The European Court of Justice has confirmed that there are limited circumstances where a dress code, which has the effect of prohibiting an employee from wearing an Islamic headscarf, may be lawful.
Such a dress code may be lawful where:
- the employer desires to have workers who come into contact with customers project an image of neutrality;
- it prohibits the visible wearing of any political, philosophical or religious sign only to employees in customer facing roles;
- it applies to all customer facing workers equally;
- the prohibition is strictly necessary;
- any disadvantage to a employee is addressed in a manner least adverse to the employee, taking into account the inherent constraints to which the employer is subject.

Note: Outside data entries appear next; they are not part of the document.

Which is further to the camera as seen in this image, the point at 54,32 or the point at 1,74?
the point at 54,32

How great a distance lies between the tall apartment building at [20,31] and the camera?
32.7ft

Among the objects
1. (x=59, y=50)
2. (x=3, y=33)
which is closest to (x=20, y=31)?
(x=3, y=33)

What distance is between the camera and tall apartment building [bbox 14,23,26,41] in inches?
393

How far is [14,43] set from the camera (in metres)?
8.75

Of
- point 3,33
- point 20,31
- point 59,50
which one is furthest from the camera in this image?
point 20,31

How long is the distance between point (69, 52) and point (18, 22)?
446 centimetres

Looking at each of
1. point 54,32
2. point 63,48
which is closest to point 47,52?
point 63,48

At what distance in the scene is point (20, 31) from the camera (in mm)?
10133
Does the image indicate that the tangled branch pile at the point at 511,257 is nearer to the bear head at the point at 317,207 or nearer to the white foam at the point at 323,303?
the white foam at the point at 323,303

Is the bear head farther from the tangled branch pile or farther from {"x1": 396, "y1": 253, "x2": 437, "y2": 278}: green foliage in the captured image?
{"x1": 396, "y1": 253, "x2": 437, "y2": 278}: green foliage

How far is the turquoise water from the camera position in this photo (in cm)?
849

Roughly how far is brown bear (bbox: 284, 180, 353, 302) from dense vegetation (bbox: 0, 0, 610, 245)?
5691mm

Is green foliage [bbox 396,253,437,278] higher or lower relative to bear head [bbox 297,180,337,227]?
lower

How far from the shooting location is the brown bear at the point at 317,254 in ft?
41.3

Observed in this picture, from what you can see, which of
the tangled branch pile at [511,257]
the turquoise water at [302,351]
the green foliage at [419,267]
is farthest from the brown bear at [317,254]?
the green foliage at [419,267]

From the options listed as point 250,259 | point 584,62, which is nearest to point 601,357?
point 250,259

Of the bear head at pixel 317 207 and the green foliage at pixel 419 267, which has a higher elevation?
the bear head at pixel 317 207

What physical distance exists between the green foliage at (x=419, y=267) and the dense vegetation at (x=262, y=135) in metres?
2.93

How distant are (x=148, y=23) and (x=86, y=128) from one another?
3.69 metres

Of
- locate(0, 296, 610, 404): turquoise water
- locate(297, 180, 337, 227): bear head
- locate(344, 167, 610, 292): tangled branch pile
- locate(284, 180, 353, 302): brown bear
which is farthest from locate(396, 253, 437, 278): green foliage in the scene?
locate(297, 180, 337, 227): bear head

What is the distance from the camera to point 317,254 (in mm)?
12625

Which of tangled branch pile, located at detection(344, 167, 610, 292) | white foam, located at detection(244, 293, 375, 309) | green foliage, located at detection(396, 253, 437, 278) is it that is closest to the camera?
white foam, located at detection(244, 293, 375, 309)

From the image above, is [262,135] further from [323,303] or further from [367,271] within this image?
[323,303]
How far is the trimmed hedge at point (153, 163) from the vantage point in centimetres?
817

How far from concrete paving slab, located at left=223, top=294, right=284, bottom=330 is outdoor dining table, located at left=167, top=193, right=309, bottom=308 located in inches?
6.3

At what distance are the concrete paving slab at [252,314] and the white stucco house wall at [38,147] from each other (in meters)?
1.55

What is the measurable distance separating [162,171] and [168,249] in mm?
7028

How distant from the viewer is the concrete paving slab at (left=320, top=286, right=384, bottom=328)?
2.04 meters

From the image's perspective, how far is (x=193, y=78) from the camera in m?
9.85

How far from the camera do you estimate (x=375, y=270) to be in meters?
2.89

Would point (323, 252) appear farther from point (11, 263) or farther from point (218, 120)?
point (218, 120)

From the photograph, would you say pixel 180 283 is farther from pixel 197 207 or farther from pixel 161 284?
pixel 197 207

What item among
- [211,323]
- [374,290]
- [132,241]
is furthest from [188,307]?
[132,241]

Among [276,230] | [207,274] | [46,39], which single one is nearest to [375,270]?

As previously reported, in the case of Achbita v G4S, G4S operated a policy prohibiting all its employees from wearing any visible manifestation of a political, philosophical or religious belief. The purpose of the policy, said G4S, was its desire to have workers who come into contact with customers projecting an image of neutrality. However, Ms Achbita refused to give up wearing her Islamic headscarf when carrying out her professional duties as a receptionist, which was a customer-facing role. G4S dismissed her for refusing to comply with the policy. The ECJ determined that G4S had not directly discriminated against Ms Achbita because the policy applied to all employees and therefore it had not treated her differently to any other employee.
However, the ECJ went on to say although the G4S policy was apparently neutral, in that it was applied to all employees in the same way, it put persons adhering to a particular religion or belief wishing to wear a visible manifestation of that belief at a disadvantage compared to those employees who did not share that religion or belief. Therefore, any employee who suffered a disadvantage because of that policy, such as Ms Achbita, would have a potential claim for indirect discrimination.
To defend such a claim for indirect discrimination claim the ECJ reminded us that G4S would need to demonstrate:
First, that the policy was in pursuit of a legitimate aim. The ECJ considered that an employer’s desire to have workers who come into contact with customers projecting an image of neutrality could be a legitimate aim.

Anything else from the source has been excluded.